STATED TASK:
Please edit the post about instancing in DAoC: give it again from "He doesn’t say" up to and including "game is DAoC.", with "novelty" changed to "surprise".

EXTRACT TO READ:
BEGIN
The yearly bite on Mythic’s ass

(okay, I’m tired. Sorry for the title, ok?)

I’ll start with a post from Mark Jacobs on their virginal community as an excuse to write down some notes that I was planning from quite a while: DAoC and PvE.

Folks,

Instancing is indeed a tool which, as it already has been said, is neither good nor evil. It has some very, very good uses but it can be abused. Thus, we will use instancing in a number of ways but not so that they destroy the sense of being part of an MMO.

As to DAoC, yes, we are doing it very well there but I think we can do it even better here.

Mark

He doesn’t say anything as always, but there’s that comment about DAoC and the use of instancing technology: “We are doing it very well”.

Wow, that’s a news. I’ve yet to see someone praising these wonderful instances that DAoC is supposed to have, because it would be really a novelty. If there’s ONE GAME where the instances have been abused to the point of destroying the fabric of the game, that game is DAoC.

The technology may be solid, but in that post Mark Jacobs wasn’t commenting the underlying technology supporting the instances, but their use, abuse and purpose in the game. He was commenting the game design. The same game design that is, honestly, undefendable considering the really poor results that those choices brought.

When “Catacombs” (the expansion that introduced the instances) was in development I presented my worries clearly. I didn’t have *any* direct information, and the game was still in closed beta. But those doubts relvealed to be correct.

Not only I was correct but also “optimist”. The situation revealed to be much worse than what I expected. Not only “Catacombs” made the old world deserted (the same world that the new players can access). But it also sucked out the little life the PvE had left. I was expecting the content to be at least good but not only it wasn’t, it was also subpar compared to what the game already had and that the designers decided to replace.

The work on “Catacombs”, beside developing the instancing technology itself, was about reskinning and remodel the dungeon tiles, reskinning and remodel the mosters and assemble/shuffle the two as a bunch of corridors with a row of glassy-eyed mobs in the middle. There is no “content” here, but just a big, gaping hole of nothing. There isn’t anything to offer, any value if not the biggest experience bonus in the game to speed up the treadmill to the maximum level.

No journey. Just reward.

The PvE wasn’t being enhanced, revised and reorganized as it needed, the PvE was being COMPLETELY REMOVED. The part of DAoC that the most needed some “added value” saw the little that was left completely squeezed out to only leave an empty corpse. A remain. “Catacombs” didn’t just move *all* the players inside the instanced zones, leaving the non-instanced world deserted as I was expecting. “Catacombs” OBLITERATED the PvE (the journey) from DAoC:

Amber:
DAoC is no longer a PvE game. You grind task dungeons until you can do battlegrounds, then you do battlegrounds until you max RPs, then you grind for the next battleground. Rinse, repeat until 50. You can mix it up a bit with your Champion and epic quests, but otherwise it’s TD-BG to 50 now.
END
EXTRACTED INFORMATION:
BEGIN
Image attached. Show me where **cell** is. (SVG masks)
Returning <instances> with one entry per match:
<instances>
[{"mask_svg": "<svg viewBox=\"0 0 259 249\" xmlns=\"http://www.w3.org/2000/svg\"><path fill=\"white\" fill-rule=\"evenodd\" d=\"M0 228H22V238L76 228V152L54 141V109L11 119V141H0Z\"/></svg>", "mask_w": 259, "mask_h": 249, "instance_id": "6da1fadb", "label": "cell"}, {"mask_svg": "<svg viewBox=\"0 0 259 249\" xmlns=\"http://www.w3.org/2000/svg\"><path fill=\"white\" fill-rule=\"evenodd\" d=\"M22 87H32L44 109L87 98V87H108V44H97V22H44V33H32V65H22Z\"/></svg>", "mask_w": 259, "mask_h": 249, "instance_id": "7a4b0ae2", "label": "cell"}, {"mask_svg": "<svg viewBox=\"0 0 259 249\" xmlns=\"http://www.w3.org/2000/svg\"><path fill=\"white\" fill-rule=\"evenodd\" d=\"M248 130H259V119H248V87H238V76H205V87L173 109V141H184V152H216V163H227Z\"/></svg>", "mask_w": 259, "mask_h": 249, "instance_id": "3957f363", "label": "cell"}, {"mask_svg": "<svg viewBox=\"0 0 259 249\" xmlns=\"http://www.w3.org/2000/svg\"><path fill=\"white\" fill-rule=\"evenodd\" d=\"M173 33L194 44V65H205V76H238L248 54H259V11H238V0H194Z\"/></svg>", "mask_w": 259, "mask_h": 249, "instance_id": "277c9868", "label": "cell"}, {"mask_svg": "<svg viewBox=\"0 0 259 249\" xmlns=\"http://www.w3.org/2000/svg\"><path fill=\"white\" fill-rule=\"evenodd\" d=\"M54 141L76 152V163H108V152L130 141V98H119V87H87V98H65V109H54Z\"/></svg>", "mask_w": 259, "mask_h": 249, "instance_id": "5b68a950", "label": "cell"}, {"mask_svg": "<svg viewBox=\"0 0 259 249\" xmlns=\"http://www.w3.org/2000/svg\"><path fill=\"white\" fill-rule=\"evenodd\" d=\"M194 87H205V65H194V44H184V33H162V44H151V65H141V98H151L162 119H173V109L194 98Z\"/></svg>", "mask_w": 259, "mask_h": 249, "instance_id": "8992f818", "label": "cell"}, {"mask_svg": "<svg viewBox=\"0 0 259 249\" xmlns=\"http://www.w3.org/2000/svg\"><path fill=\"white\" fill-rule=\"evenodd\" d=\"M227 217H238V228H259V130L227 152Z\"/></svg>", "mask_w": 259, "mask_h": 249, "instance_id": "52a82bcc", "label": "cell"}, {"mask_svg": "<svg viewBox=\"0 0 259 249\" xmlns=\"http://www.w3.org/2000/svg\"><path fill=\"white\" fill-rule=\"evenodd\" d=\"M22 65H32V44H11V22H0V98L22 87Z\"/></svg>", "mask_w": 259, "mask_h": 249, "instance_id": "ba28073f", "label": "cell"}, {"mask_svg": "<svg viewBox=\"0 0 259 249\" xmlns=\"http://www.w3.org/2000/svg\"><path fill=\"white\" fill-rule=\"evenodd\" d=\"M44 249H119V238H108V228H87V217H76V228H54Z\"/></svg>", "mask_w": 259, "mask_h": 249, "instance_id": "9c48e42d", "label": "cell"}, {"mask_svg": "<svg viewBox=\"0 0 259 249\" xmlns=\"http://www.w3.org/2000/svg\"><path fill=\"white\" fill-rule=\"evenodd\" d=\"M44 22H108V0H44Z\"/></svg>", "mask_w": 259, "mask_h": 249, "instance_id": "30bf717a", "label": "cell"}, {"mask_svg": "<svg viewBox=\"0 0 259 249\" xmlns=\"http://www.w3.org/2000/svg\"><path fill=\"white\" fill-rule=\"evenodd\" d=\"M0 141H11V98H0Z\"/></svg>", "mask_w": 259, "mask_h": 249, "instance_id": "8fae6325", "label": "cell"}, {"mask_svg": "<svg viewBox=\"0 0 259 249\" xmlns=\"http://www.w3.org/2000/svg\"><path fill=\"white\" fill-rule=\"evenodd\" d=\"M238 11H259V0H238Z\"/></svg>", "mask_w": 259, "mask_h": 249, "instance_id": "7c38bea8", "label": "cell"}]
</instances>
END
SOLUTION:
He doesn’t say anything as always, but there’s that comment about DAoC and the use of instancing technology: “We are doing it very well”.

Wow, that’s a news. I’ve yet to see someone praising these wonderful instances that DAoC is supposed to have, because it would be really a surprise. If there’s ONE GAME where the instances have been abused to the point of destroying the fabric of the game, that game is DAoC.